The increasing longevity of many populations worldwide(1) means that age-related declines in PF will impact individuals for greater periods of their lives. This will occur alongside the obesity epidemic which is characterised by an increasingly earlier onset of obesity in younger generations (Johnson et al., 2015, Norris et al., 2020b). Taken together, compared to current older generations, more individuals are likely to enter early-adulthood with obesity and live longer lives with poor PF, resulting in an increased utilisation of already over-burdened healthcare systems. Thus, our finding of a potential pathway linking obesity and poor PF, via CRP, represents an important target for intervention which may reduce some of the negative consequences of obesity. Several interventions leading to reductions in CRP levels are already known (Plaisance and Grandjean, 2006). Of particular relevance is the observed positive effect of resistance training on reducing CRP levels (Sardeli et al., 2018), which as a result of its additional beneficial effects on muscular strength and PF (Chodzko-Zajko et al., 2009, Csapo and Alegre, 2016), may represent a particularly efficacious means of tackling any obesity-induced reductions in subsequent PF. Nonetheless, future studies are warranted to investigate alternative mechanisms linking obesity and poor PF, in particular the mediating roles of IL-6 and TNF-α.

Conclusions

We found that obesity in early-adulthood was associated with over twice the odds of poor PF in mid-life.

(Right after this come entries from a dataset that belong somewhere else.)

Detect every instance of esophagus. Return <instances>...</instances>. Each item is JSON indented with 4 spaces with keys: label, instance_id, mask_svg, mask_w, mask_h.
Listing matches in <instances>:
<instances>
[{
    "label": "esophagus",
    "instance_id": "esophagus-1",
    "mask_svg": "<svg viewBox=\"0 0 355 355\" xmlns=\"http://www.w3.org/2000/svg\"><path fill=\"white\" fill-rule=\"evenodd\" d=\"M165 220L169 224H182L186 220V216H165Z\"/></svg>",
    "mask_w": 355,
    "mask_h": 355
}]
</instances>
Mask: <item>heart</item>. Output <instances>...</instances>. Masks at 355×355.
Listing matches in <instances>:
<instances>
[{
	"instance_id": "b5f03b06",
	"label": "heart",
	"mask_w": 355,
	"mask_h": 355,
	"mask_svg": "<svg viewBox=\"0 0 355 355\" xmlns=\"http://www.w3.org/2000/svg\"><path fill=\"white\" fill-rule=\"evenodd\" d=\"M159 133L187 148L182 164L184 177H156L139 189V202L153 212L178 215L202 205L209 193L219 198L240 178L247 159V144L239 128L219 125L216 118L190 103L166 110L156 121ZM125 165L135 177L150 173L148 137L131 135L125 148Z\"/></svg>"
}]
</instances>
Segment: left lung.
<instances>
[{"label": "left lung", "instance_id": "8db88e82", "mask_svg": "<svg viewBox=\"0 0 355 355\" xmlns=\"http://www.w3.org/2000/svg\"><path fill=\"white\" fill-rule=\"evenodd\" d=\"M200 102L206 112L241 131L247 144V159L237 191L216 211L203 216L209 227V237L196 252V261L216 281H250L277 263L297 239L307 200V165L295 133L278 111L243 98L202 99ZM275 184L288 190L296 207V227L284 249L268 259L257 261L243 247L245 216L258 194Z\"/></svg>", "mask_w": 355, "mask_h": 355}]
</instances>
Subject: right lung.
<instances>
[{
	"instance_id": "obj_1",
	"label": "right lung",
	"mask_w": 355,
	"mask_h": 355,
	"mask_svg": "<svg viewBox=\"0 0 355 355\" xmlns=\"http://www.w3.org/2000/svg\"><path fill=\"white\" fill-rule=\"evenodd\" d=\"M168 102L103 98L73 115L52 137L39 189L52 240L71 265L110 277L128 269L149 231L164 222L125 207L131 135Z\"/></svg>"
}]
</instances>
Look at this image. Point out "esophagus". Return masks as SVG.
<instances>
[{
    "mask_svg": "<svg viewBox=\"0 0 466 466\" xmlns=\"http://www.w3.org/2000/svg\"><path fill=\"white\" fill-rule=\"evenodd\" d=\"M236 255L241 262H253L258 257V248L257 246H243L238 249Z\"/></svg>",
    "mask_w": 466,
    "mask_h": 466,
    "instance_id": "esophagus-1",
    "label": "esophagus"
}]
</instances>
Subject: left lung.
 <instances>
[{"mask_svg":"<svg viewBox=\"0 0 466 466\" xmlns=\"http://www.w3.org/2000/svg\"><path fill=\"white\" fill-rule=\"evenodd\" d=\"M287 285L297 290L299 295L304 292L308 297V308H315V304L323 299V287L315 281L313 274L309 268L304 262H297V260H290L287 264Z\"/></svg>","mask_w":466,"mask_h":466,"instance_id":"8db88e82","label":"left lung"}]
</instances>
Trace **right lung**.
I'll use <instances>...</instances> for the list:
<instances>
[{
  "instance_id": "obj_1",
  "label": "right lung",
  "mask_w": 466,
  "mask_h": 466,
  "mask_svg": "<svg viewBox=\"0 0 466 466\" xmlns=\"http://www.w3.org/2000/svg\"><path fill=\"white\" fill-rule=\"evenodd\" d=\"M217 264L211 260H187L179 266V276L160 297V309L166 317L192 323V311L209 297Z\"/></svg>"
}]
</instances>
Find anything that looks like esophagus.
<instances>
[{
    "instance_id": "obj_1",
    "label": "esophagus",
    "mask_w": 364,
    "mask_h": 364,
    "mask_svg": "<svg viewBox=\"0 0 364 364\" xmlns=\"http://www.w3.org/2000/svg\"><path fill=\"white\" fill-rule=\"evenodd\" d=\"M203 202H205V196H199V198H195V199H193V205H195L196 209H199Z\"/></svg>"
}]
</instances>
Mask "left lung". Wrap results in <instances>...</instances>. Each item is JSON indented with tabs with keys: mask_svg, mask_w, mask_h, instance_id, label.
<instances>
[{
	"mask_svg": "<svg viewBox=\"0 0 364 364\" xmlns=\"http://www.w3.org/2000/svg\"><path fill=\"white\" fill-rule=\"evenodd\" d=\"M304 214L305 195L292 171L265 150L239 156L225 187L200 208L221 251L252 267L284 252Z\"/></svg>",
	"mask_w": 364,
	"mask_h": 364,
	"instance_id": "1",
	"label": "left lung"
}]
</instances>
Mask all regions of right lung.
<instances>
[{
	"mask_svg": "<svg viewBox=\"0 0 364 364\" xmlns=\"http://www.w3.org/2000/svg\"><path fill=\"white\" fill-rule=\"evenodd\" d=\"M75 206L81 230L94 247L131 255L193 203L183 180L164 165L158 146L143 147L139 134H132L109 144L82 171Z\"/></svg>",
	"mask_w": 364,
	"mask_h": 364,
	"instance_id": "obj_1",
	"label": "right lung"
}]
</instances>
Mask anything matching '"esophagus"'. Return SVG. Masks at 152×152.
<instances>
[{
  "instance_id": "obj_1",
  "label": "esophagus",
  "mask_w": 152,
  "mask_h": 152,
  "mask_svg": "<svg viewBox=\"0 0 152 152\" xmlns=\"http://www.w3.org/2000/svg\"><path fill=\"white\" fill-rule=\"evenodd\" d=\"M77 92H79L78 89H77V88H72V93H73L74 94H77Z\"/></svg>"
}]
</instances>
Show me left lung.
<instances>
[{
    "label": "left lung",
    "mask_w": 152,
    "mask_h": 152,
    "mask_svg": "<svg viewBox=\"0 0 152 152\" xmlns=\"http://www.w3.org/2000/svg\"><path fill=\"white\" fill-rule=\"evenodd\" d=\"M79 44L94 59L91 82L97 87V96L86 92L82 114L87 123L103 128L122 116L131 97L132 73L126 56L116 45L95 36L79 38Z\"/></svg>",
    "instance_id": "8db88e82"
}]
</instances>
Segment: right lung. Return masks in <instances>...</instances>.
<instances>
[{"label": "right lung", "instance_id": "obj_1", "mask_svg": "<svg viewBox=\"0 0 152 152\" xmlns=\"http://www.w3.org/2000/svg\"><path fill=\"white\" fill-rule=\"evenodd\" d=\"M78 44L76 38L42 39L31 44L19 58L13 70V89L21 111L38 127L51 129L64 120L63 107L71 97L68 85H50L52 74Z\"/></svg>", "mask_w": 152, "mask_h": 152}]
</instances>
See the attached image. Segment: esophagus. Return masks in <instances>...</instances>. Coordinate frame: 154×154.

We provide novel findings regarding the potential mediating role of inflammation on the obesity-poor PF relationship, with approximately 23% of the obesity effect operating via a downstream effect on CRP. As current younger generations are likely to spend greater proportions of their life course in older age and with obesity, both of which are associated with poor PF, future studies are warranted to identify further mechanisms linking obesity and poor PF.

Declaration of Competing Interest

The authors declare that they have no known competing financial interests or personal relationships that could have appeared to influence the work reported in this paper.